BookmarkSubscribeRSS Feed
🔒 This topic is solved and locked. Need further help from the community? Please sign in and ask a new question.
Guerraje
Quartz | Level 8

I am working on a dataset in which I have just transposed the data from wide to long. My next step is to delete a word. I want to get rid of the word "county" and remove the underscores. I was told the tranwrd and scan function can assist but I am not sure how to build that code. I was wondering if anyone has used these functions in this way before? 

Attached is what my output looks like that I want to change and what my code looks like. 

 

Thank you, 

Screen Shot 2021-11-11 at 5.55.51 PM.png

Screen Shot 2021-11-11 at 5.55.40 PM.png

1 ACCEPTED SOLUTION

Accepted Solutions
Guerraje
Quartz | Level 8
OKAY! it looks great. I finally have the data long instead of wide and have dropped the word county from all of the names. The last thing I am unsure of how to add is how to drop the underscore that is inside some of the county names such as "RIO_GRANDE"

View solution in original post

16 REPLIES 16
Reeza
Super User

Since it's the word county at the start, SUBSTR is easier in this case.
If you leave the third parameter of the SUBSTR function it goes to the end by default. So starting it at 7, truncates out the word county. It may be 6...test it.

CountyName  = substr(_name_, 7);

@Guerraje wrote:

I am working on a dataset in which I have just transposed the data from wide to long. My next step is to delete a word. I want to get rid of the word "county" and remove the underscores. I was told the tranwrd and scan function can assist but I am not sure how to build that code. I was wondering if anyone has used these functions in this way before? 

Attached is what my output looks like that I want to change and what my code looks like. 

 

Thank you, 

Screen Shot 2021-11-11 at 5.55.51 PM.png

Screen Shot 2021-11-11 at 5.55.40 PM.png




Guerraje
Quartz | Level 8

Screen Shot 2021-11-11 at 7.03.40 PM.png

When running that code, this is the error I get. The variable name is _Name_ should that be before the = and county be inside of the parenthesis?  

Tom
Super User Tom
Super User

You have to include the assignment statement in a data step.

What is the name of the dataset that has the variable _NAME_?  What is the name of the dataset you want to create where the values of _NAME_ are changed?  Where do you want to store the value of the new variables names?  Back into the original _NAME_ variable?  Somewhere else?

 

Perhaps:

data want;
  set have;
  if upcase(_name_)=: 'COUNTY' then new_name=substr(_name_,7);
  else new_name=_name_;
run;

 

Perhaps if you explained the whole problem you would get a better answer.  For example it sounds to me like you might want to actual change the NAME of some variables.  Not just change the values stored in some character variable.

Guerraje
Quartz | Level 8

my dataset name is: coimpt.Insurance 

 

so if I make a data step would like be correct? Because I get this error. 

 

Data CountyNames;

Set coimpt.Insurance; 

If upcase (_name_) = 'COUNTY' then Countynew = substr (_name_7);

else Countynew = _name_; 

run; 

Screen Shot 2021-11-11 at 7.55.54 PM.png

I will want to remove the name "county" that is in front of all the county names in the output, and remove the underscores listed within the county names (I pasted what the output Im trying to change looks like above).

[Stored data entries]
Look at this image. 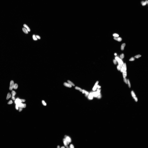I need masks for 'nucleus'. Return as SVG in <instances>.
I'll list each match as a JSON object with an SVG mask.
<instances>
[{"label": "nucleus", "instance_id": "1", "mask_svg": "<svg viewBox=\"0 0 148 148\" xmlns=\"http://www.w3.org/2000/svg\"><path fill=\"white\" fill-rule=\"evenodd\" d=\"M67 88L70 95L75 100L80 102L84 101V92L76 84L73 83H70L67 85Z\"/></svg>", "mask_w": 148, "mask_h": 148}, {"label": "nucleus", "instance_id": "2", "mask_svg": "<svg viewBox=\"0 0 148 148\" xmlns=\"http://www.w3.org/2000/svg\"><path fill=\"white\" fill-rule=\"evenodd\" d=\"M70 77L72 80L80 85L84 93L87 95L90 94L91 90L89 85L79 75L75 72H74L71 74Z\"/></svg>", "mask_w": 148, "mask_h": 148}, {"label": "nucleus", "instance_id": "4", "mask_svg": "<svg viewBox=\"0 0 148 148\" xmlns=\"http://www.w3.org/2000/svg\"><path fill=\"white\" fill-rule=\"evenodd\" d=\"M110 112L116 117L119 118L121 116V113L119 109L114 106H110L108 107Z\"/></svg>", "mask_w": 148, "mask_h": 148}, {"label": "nucleus", "instance_id": "3", "mask_svg": "<svg viewBox=\"0 0 148 148\" xmlns=\"http://www.w3.org/2000/svg\"><path fill=\"white\" fill-rule=\"evenodd\" d=\"M98 112L99 116L102 120L104 121H110L112 120V116L108 112L106 107L104 105L101 104L99 106Z\"/></svg>", "mask_w": 148, "mask_h": 148}]
</instances>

> **TASKS AND EXERCISES**
A. For each statement, say yes or no to whether it agrees with the forum thread, and quote the words from the thread that decide it. (i) Reeza finds SUBSTR easier than the suggested functions because the word county comes at the start. (ii) The dataset Guerraje is working with is named coimpt.Insurance. (iii) Tom says the assignment statement can run outside a data step.
B. Quote the forum thread from "Perhaps if you" to "some character variable.".
C. List every distinct screenshot file name that appears in the forum thread.
The rows have no connection to the forum thread.

> **ANSWER SET**
A.
(i) Yes: "Since it's the word county at the start, SUBSTR is easier in this case."
(ii) Yes: "my dataset name is: coimpt.Insurance"
(iii) No: "You have to include the assignment statement in a data step."

B.
Perhaps if you explained the whole problem you would get a better answer.  For example it sounds to me like you might want to actual change the NAME of some variables.  Not just change the values stored in some character variable.

C.
Screen Shot 2021-11-11 at 5.55.51 PM.png
Screen Shot 2021-11-11 at 5.55.40 PM.png
Screen Shot 2021-11-11 at 7.03.40 PM.png
Screen Shot 2021-11-11 at 7.55.54 PM.png